> **What is needed**: Write out the whole listing again, exactly.

> **Dataset entries**:
-- begin --

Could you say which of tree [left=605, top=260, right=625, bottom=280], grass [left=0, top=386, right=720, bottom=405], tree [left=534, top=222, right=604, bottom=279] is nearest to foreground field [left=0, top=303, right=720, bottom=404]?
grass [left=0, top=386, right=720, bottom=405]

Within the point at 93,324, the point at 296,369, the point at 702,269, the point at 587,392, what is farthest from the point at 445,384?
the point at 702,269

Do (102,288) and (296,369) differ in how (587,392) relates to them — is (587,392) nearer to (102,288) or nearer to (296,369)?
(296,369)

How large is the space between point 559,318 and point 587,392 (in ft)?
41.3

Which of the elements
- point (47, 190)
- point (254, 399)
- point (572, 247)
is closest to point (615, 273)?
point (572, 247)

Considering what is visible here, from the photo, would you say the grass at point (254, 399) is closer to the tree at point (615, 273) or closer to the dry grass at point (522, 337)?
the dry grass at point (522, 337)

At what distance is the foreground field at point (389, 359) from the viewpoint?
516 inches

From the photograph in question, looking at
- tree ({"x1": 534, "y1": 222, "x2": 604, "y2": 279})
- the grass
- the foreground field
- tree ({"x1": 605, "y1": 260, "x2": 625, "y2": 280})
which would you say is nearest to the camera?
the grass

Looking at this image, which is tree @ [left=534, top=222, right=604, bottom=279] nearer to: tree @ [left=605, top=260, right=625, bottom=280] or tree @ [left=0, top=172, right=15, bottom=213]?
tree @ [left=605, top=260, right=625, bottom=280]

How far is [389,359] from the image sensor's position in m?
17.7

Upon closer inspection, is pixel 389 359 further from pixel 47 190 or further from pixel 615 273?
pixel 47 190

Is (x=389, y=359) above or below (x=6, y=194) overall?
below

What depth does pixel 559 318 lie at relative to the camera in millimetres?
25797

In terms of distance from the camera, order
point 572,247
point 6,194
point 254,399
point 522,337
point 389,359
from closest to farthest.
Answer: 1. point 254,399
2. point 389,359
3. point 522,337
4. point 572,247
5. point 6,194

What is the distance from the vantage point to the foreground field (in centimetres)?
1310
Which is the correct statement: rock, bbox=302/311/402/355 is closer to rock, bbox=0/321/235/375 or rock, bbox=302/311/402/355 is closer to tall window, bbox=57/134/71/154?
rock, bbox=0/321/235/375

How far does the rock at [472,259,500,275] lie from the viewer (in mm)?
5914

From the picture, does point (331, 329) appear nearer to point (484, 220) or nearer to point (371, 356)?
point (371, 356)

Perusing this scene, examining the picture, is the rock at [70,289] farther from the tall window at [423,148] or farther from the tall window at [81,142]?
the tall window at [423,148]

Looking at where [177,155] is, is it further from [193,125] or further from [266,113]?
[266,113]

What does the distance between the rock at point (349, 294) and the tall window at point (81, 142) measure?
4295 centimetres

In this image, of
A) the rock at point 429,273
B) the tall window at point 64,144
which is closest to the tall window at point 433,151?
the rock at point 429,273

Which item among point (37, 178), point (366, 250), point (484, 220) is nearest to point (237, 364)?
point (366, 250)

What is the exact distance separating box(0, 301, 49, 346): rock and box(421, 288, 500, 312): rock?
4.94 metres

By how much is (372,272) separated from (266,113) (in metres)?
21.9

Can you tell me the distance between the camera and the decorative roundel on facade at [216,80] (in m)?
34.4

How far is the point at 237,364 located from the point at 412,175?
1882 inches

-- end --

> **Solution for this exercise**:
Could you say which of tree [left=605, top=260, right=625, bottom=280], grass [left=0, top=386, right=720, bottom=405], tree [left=534, top=222, right=604, bottom=279] is nearest to foreground field [left=0, top=303, right=720, bottom=404]?
grass [left=0, top=386, right=720, bottom=405]

Within the point at 93,324, the point at 296,369, the point at 702,269, the point at 587,392, what is farthest from the point at 445,384?
the point at 702,269

Do (102,288) and (296,369) differ in how (587,392) relates to them — is (587,392) nearer to (102,288) or nearer to (296,369)?
(296,369)

How large is the space between point 559,318 and point 587,392 (in ft)?
41.3

Which of the elements
- point (47, 190)
- point (254, 399)
- point (572, 247)
is closest to point (615, 273)?
point (572, 247)

Considering what is visible here, from the photo, would you say the grass at point (254, 399) is closer to the tree at point (615, 273) or closer to the dry grass at point (522, 337)?
the dry grass at point (522, 337)

At what distance is the foreground field at point (389, 359) from the viewpoint?
516 inches

From the photograph in question, looking at
- tree ({"x1": 534, "y1": 222, "x2": 604, "y2": 279})
- the grass
- the foreground field
- tree ({"x1": 605, "y1": 260, "x2": 625, "y2": 280})
which would you say is nearest to the camera?
the grass

Looking at this image, which is tree @ [left=534, top=222, right=604, bottom=279] nearer to: tree @ [left=605, top=260, right=625, bottom=280] or tree @ [left=0, top=172, right=15, bottom=213]?
tree @ [left=605, top=260, right=625, bottom=280]

How far is [389,359] from the image sensor's position in m?
17.7

Upon closer inspection, is pixel 389 359 further from pixel 47 190 or further from pixel 615 273?
pixel 47 190

Is (x=389, y=359) above or below (x=6, y=194) overall?
below

What depth does pixel 559 318 lie at relative to the camera in millimetres?
25797

In terms of distance from the camera, order
point 572,247
point 6,194
point 254,399
point 522,337
point 389,359
from closest to farthest.
Answer: 1. point 254,399
2. point 389,359
3. point 522,337
4. point 572,247
5. point 6,194

What is the distance from the vantage point to the foreground field (in centimetres)?
1310
Which is the correct statement: rock, bbox=302/311/402/355 is closer to rock, bbox=0/321/235/375 or rock, bbox=302/311/402/355 is closer to tall window, bbox=57/134/71/154?
rock, bbox=0/321/235/375

How far does the rock at [472,259,500,275] lie from the viewer (in mm)?
5914

From the picture, does point (331, 329) appear nearer to point (484, 220) or nearer to point (371, 356)?
point (371, 356)

Perusing this scene, examining the picture, is the rock at [70,289] farther from the tall window at [423,148] or farther from the tall window at [81,142]?
the tall window at [423,148]

Looking at where [177,155] is, is it further from [193,125] or further from [266,113]?
[266,113]

What does the distance between the rock at point (349, 294) and the tall window at point (81, 142) measure?
4295 centimetres

In this image, of
A) the rock at point 429,273
B) the tall window at point 64,144
which is closest to the tall window at point 433,151?
the rock at point 429,273

Which item among point (37, 178), point (366, 250), point (484, 220) is nearest to point (237, 364)?
point (366, 250)

What is the exact distance separating box(0, 301, 49, 346): rock and box(421, 288, 500, 312): rock?
4.94 metres

By how much is (372,272) separated from (266,113) (in metres)?
21.9

Can you tell me the distance between the camera and the decorative roundel on facade at [216,80] (in m)?
34.4

How far is the point at 237,364 located from the point at 412,175?
1882 inches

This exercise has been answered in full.